Le texte et l’extrait vidéo ci-après documentent l’ouvrage de Philippe Langlois, Les cloches d’Atlantis, Musique électroacoustique et cinéma, Archéologie et histoire d’un art sonore, éditions mf, Paris, 2012.
A quoi rêvent les modèles de peintres pendant leur temps de pause ? L’univers fantasmatique d’une jeune fille préoccupée par sa seule beauté… Un mélange de prises de vues réelles, d’animation et de trucages vidéographiques. La belle cérébrale, c’est un mannequin de mode dénudé que la caméra de Peter FOLDES caresse comme un corps étranger. Indifférente à ce qui l’entoure, cette femme s’ennuie. Elle semble ne pas entendre la conversation vulgaire de deux hommes qui mangent en attendant un certain Léopold qu’on ne verra jamais, pas plus que la radio qui diffuse un reportage angoissant. Pour se distraire, elle se fait les ongles, puis se met à rêver. Un monde imaginaire se substitue bientôt à la réalité, où des objets divers : bonbons, verres de vin, téléphone, fleurs, bijoux, perruque l’accaparent et l’occupent successivement ; objets du désir auxquels l’animation image par image donne une totale indépendance de mouvement. Puis la femme rêve de danse et sur une musique de François BAYLE, son corps dédoublé en couleurs décomposées se reflète et se multiplie comme dans un kaléidoscope. Après des images paroxystiques, le visage de la femme saccadé par les images violentes d’un film d’espionnage, une voix la ramène à la dure réalité du métier de modèle : il lui faut sourire et reprendre la pose pour une toile qui vante « le dentifrice aux fleurs ».
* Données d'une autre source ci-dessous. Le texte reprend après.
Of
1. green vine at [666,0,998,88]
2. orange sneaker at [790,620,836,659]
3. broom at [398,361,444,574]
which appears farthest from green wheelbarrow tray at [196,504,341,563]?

Dès les premières notes du générique, la musique de François Bayle nous place d’emblée dans une époque musicale qui a vu le public plébisciter les Jerks électroniques de Pierre Henry et Michel Colombier extraits de la Messe pour le temps présent de Maurice Béjard en 1967.
Dans le climat social révolutionnaire et contestataire de la fin des années 60, la musique concrète, émanation de la recherche musicale la plus pure cherche à se populariser et se rapprocher d’un public plus vaste non seulement en multipliant les expériences de musiques d’application que ce soit pour le cinéma, le théâtre, le ballets, des spectacles de mimes, de marionnettes, etc., mais également en recourant à un métissage musical de plus en plus fréquent, en particulier avec le jazz, la musique pop ou bien le rock psychédélique.
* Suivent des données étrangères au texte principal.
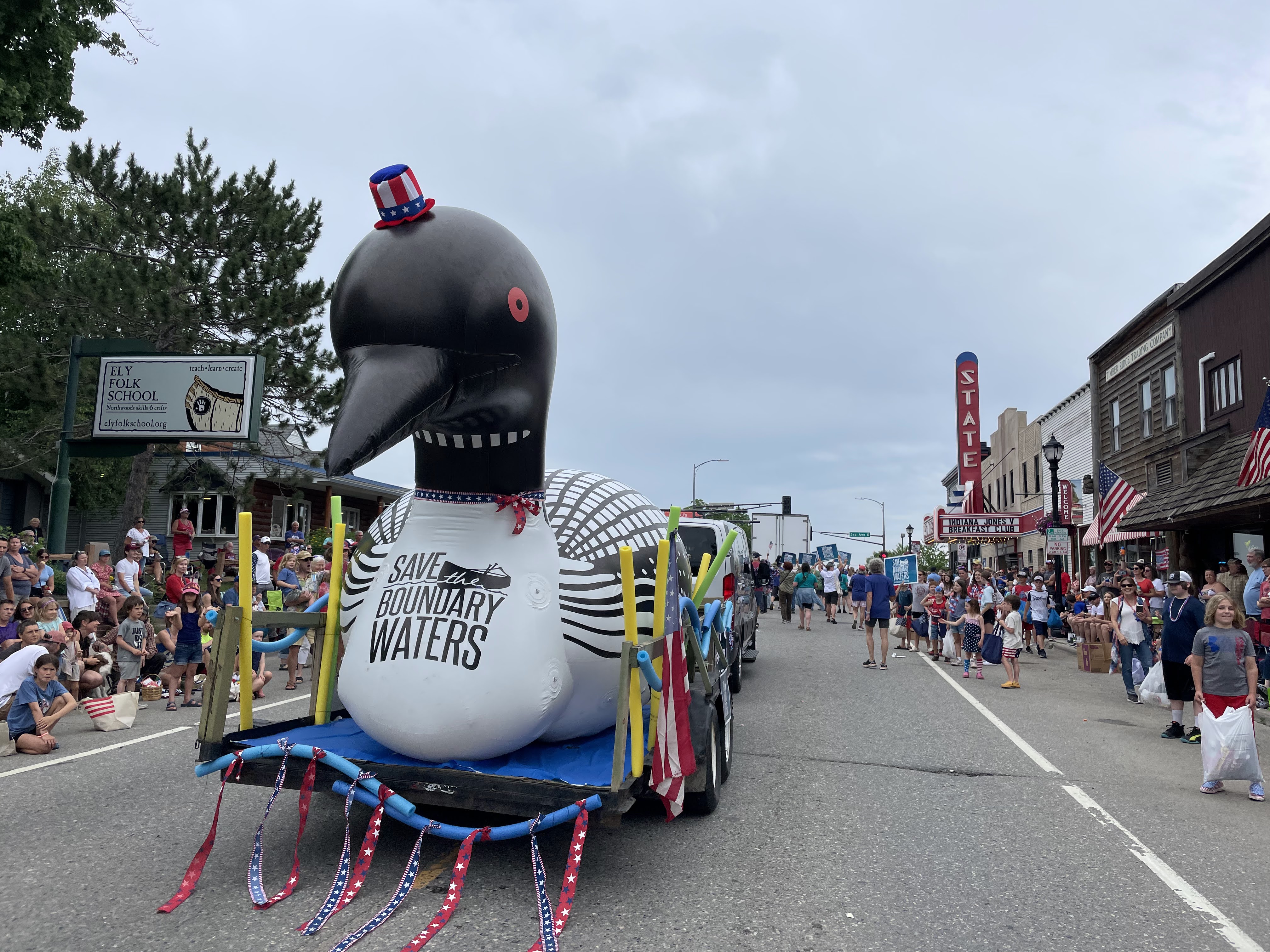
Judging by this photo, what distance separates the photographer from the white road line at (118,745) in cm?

Après Luc Perini et Bernard Parmegiani, François Bayle s’empare donc à son tour et avec bonheur du contraste qui résulte du mariage des univers décalés de la musique concrète en lien avec des sonorités pop/rock-psychédéliques.
Dans ce film dont l’image ne montre finalement que la figure du modèle féminin, le son occupe une place essentielle pour générer tout un univers musical délirant à travers un hors champ sonore des plus riche et délicat.
Cette notice d’information a été coproduite avec l’INA/GRM pour la création de la fresque multimédia – Artsonores – L’aventure électroacoustique, dans la catégorie Films issus du Service de la Recherche de l’ORTF de 1950 à 1975.